God's work. And God will be happy that you're joining me.
Then I say let's celebrate the way they did in the bible.
With wine. Red wine. You know, like Jesus drank.
- Do you like the wine? - Very much, what is it?
Take a guess.
I have to leave.
Naaah, sit down.
Thanks for setting everyone straight, Meg.
I feel the warm healing liquid presence of God's genuine cold filtered grace.
It was my pleasure Brian.
And now, we get to do the work of the Lord.
- Come on! - What? What are we doing?
God's will Brian.
- A book burning? - Come on! Grab an arm full!
We have to destroy everything that's harmful to God!
Meg, I can't be a part of this. And either should you.
What are you talking about? I thought you'd seen the light, Brian!
Well, to be honest I lied for booze, but Meg, you're a smart girl
You ought to be able see that what's going on here is wrong!
You are not gonna turn me from my faith, Brian!
Ok, fine. Then let me just ask you this.
If there were a God would he put you here on Earth with a flat chest and a fat ass?

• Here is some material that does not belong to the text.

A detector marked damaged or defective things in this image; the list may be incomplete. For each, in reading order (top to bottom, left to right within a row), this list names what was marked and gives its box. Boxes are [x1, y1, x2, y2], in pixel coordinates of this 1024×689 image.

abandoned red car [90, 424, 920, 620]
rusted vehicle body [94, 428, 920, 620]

-I'm made in his image? - Really?
Would he give you a smoking hot mom like Lois and then have you grow up looking like Peter?
Well..
And what kind of God would put you in a house where no one respects or cares about you?

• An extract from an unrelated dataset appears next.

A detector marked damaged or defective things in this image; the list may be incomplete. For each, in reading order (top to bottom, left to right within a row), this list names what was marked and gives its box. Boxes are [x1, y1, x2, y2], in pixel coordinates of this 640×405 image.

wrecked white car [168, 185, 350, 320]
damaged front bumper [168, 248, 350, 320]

Not even enough to get you a damn mumps shot!
Oh, no!
You're right, Brian! You're right!
I'm sorry Meg.
But what is there to believe in without God?
Where do the answers come from?
Oh that's all part of the human experience. It's what we're here to find out.
And I bet you that the real answer to the nature of our existence
is gonna be more unimaginably amazing than we can possibly conceive.
Rob?
Did you hear that?
Hear what?
I swear I heard something.
There is nothing under your bed.
There is nothing in the closet.
There are no such things as monsters.
Alright?
- Alright I guess. - Good.
Now, try to go to sleep, cause we gotta get up in the morning and make movies.
We're big Hollywood actors.
Yeah we are!
This was exhausting.
This whole experience was absolutely exhausting.
You people have ruined "Star Trek: The Next Generation" for me
You are absolutely the most insufferable group of jackasses I've
ever had the misfortune of spending an extended period of time with.
I hope you all fucking die.
I still have five prize tickets from the carnival.
There was nothing for five tickets, we've been over this!
Well, but LeVar and I were going to pool ours for the Fuzzy Troll pencil topper
- Oh, yeah? You gonna share that? - Yeah, we were gonna share it!
- Really? How's that gonna work? - Three days at my house, three days at LeVar's and alternating sundays.
For a pencil topper?
- I have to pee again. - That's it. Goodbye.